- **Texte présenté**:
________________

Le baume des achats inutiles soulage, mais ne guérit rien. Bien souvent, l’oniomanie est associée à d’autres troubles plus ou moins sévères (un état dépressif ou anxieux, des traumas d’enfance…). Dans le cas de Barbara, le décès brutal de sa mère en 2023 la maintient dans un état de fragilité, aggravant son rapport à la consommation. « Je le sais, acheter est ma façon de compenser un manque affectif, même si cela ne m’aide pas », observe-t-elle, lucide.

Depuis l’adolescence, cette native de Clermont-Ferrand a passé la porte de plusieurs cabinets de psys. Et si elle estime aujourd’hui « aller plutôt mieux », sa soif de dépenses reste difficile à contrôler. « C’est une lutte intérieure. Je passe mon temps à me répéter : non n’achète pas ça, ça sert à rien, ne va pas sur ce site, ferme ton portable ».

« Je vais préférer manger des pâtes pour me payer tels vêtements »

Au fil du temps, cette ancienne étudiante en design a développé certaines habitudes : regarder tous les jours le suivi de ses colis, payer en plusieurs fois, éviter de consulter son compte en banque. Revoir ses plans du quotidien aussi : « Parfois je vais préférer manger des pâtes plus souvent si c’est pour me payer tel vêtement ou telle paire de chaussures ». Et la culpabilité dans tout ça ? Elle pointe parfois, juste après une commande validée, mais « passe vite », selon ses mots. Alors s’arrêter est encore plus dur. « Quand je me prends des découverts de 200 ou 300 euros, là par contre, je suis mal, je me freine », concède-t-elle.

Barbara le sait, sa situation pourrait être pire. Chez certaines personnes, une telle addiction peut conduire jusqu’à l’endettement. Malgré un haut niveau de rechute, s’en sortir reste toutefois possible. L’objectif étant de ne plus considérer l’achat comme une consolation. « J’ai beaucoup de traumas qui ne sont pas soignés, reconnaît la jeune femme. Reprendre une thérapie pourrait déjà m’aider à modérer mes achats. Peut-être passer à une commande par mois ? »

Barbara nourrit aussi certaines ambitions, comme celle de se lancer sur Twitch, pour y partager sa cuisine et ses passions. Une façon pour elle d’aller de l’avant. Et au passage « de ne pas jeter tous ces ustensiles achetés sur un coup de tête ».

________________

- **Problème posé 1**: Dans les enregistrements, recopiez à l'identique tout ce qui va de la ligne contenant « Looking at the » jusqu'à la ligne contenant « 4367 millimetres », ces deux lignes incluses.
Le texte et les enregistrements n'ont aucun lien entre eux.

________________

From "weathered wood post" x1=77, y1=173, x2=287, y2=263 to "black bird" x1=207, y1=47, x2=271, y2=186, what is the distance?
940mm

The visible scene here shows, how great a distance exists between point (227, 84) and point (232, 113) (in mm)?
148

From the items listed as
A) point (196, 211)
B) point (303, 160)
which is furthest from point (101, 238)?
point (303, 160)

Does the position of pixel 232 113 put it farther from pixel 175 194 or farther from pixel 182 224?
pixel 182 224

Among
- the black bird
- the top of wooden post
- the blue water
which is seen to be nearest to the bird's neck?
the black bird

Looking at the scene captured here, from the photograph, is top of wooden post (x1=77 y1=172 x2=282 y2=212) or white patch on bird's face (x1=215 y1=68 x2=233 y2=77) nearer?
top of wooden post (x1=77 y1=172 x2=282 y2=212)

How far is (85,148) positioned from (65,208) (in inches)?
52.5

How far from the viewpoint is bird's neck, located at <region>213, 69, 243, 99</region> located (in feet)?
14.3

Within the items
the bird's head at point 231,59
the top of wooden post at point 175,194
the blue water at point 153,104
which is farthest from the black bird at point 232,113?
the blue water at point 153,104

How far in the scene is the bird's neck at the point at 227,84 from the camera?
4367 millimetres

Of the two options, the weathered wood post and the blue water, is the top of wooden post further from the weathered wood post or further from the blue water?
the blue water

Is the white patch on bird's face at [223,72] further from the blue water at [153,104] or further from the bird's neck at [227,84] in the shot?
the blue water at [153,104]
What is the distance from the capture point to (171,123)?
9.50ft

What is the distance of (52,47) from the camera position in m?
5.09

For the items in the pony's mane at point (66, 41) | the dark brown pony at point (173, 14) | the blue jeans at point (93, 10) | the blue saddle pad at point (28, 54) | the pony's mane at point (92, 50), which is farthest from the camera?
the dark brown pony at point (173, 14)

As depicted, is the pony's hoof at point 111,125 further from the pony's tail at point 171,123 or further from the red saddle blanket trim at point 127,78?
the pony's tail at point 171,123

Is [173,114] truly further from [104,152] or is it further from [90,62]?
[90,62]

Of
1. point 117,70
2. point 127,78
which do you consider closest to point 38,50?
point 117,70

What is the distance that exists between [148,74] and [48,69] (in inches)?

________________

- **Problème posé 2**: Selon le texte sur l'oniomanie, quel événement survenu en 2023 maintient Barbara dans un état de fragilité ?

- **Réponse complète 1**:
Looking at the scene captured here, from the photograph, is top of wooden post (x1=77 y1=172 x2=282 y2=212) or white patch on bird's face (x1=215 y1=68 x2=233 y2=77) nearer?
top of wooden post (x1=77 y1=172 x2=282 y2=212)

How far is (85,148) positioned from (65,208) (in inches)?
52.5

How far from the viewpoint is bird's neck, located at <region>213, 69, 243, 99</region> located (in feet)?
14.3

Within the items
the bird's head at point 231,59
the top of wooden post at point 175,194
the blue water at point 153,104
which is farthest from the black bird at point 232,113?
the blue water at point 153,104

How far in the scene is the bird's neck at the point at 227,84 from the camera?
4367 millimetres

- **Réponse complète 2**: Le décès brutal de sa mère.